For those just joining us: onetime Oscar host Chris Rock took the stage and played the comedian/presenter game of “mock the audience” that’s old hat at these proceedings. Amid other gags everyone’s since forgotten, he turned his sights on Jada Pinkett Smith and her very close-cropped hairdo and joked about her upcoming role in G.I. Jane 2. Mrs. Smith has gone extremely public about dealing with alopecia in recent months. Rock either didn’t know, didn’t care, and/or assumed she would take it in stride because, like, tney’re all Hollywood Black community family or whatever.

Whether she did shrug it off or not was hard to tell, and instantly moot; her husband emphatically did not.

Academy Award Nominee Will Smith stormed the stage and, depending on which continent’s camera angle you were watching (there was a difference), Smith either slapped or punched Rock, returned to his seat, and shouted an F-bomb-starred threat to Rock, twice for emphasis. In America, ABC let the picture roll but shut down all sound and closed captions for a good 20-30 seconds. Viewers in the UK and Australia got the uncensored version, as did any Americans who could read Smith’s lips, which was not difficult.

Both versions ended with a visibly rattled Rock ceasing any and all further joking, possibly for the rest of the year, and handing Best Documentary Feature to Questlove, justly so for Summer of Soul. Questlove would become one of numerous Academy Award Winners to shed tears onstage this night, but it was extremely tough for anyone in the theater or at home to keep the focus on him. The pall cast over his moment in the spotlight would pervade the atmosphere well into the next segment — the In Memoriam, of all things — and throughout the back half of the long, long night. Elder statesmen Kevin Costner and Anthony Hopkins would each try to calm all us youngsters down and steer the world back on track with their respective award presentations. No one envied them that challenge.

Garfield Laughs!

Us as a nation for the first few seconds, until we realized this might not be a stunt.

…anyway, movie awards, then: 53 nominees across 23 categories, not counting the Honorary Oscars, which they stopped including in the telecast years ago because mere honor is not enough. Though barely noted in the telecast, completists will note this year’s extra-credit recipients were Samuel L. Jackson, writer/director Elaine May, and actress Liv Ullmann, while Danny Glover received the Jean Hersholt Humanitarian Award for refusing to endorse Lethal Weapon 5.

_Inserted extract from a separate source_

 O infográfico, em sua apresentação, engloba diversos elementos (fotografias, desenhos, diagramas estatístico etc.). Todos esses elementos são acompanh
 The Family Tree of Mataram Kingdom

Those 23 awards were divided amongst the following 15 works, all of which we’ve previously reviewed here on MCC, 13 of which I gave a thumbs-up:

  • Dune: 6 – Cinematography, Editing, Original Score, Production Design, Sound, Visual Effects
  • CODA: 3 – Picture, Supporting Actor (Troy Kotsur), Adapted Screenplay
  • The Eyes of Tammy Faye: 2 – Actress (Jessica Chastain), Makeup and Hairstyling
  • The Power of the Dog: Director (Jane Campion)
  • King Richard: Actor (Will Smith)
  • West Side Story: Supporting Actress (Ariana DeBose)
  • Belfast: Original Screenplay
  • Encanto: Animated Feature
  • Summer of Soul: Documentary Feature
  • Drive My Car: International Feature
  • No Time to Die: Original Song (Billie Eilish’s eponymous theme)
  • Cruella: Costume Design
  • The Windshield Wiper: Animated Short Film
  • The Long Goodbye: Live-Action Short Film
  • The Queen of Basketball: Documentary Short Film

Nominees in the major categories that walked away empty-handed: Being the Ricardos; Don’t Look Up; Licorice Pizza; The Lost Daughter; Nightmare Alley; Parallel Mothers; Spencer; tick, tick…BOOM!; The Tragedy of Macbeth; The Worst Person in the World.

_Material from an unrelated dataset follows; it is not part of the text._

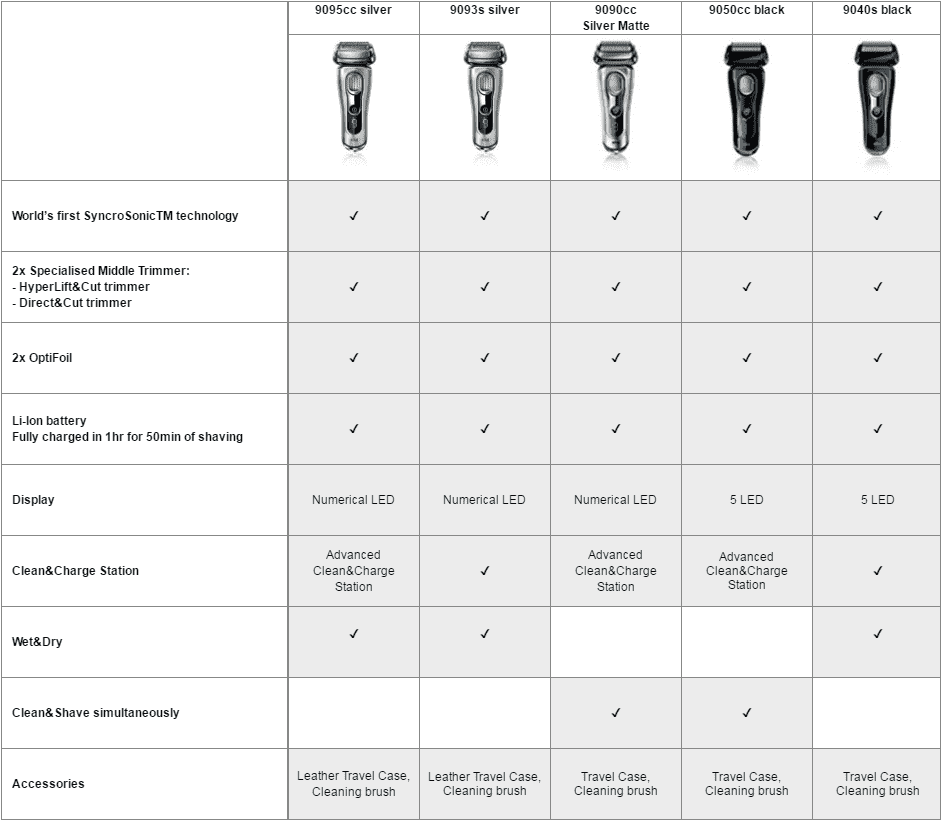 beard trimmer length guide 1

We pause here to present the only part my wife Anne ever cares to watch, the annual In Memoriam segment compiled by the good folks at Imaginary Forces. Count ten or more offensive omissions and win fabulous prizes! (If the embedding is denied, try here.) This clip is from oscars.org’s own site; in the telecast they lurched directly and inelegantly from commercial break into the first big name without preamble or pause for breath. This version is silent sans children’s choir and dancers, and omits the in-person commentaries from presenters Tyler Perry, Bill Murray, and Jamie Lee Curtis. And no, they did not insert Chris Rock at the last minute.

Per my wife Anne’s annual tradition, the deep-dive list of omissions from the role call of the dead includes but might not be limited to the following. Most were better known for TV stardom, but that didn’t stop the Academy from adding Lake Placid costar Betty White to their list.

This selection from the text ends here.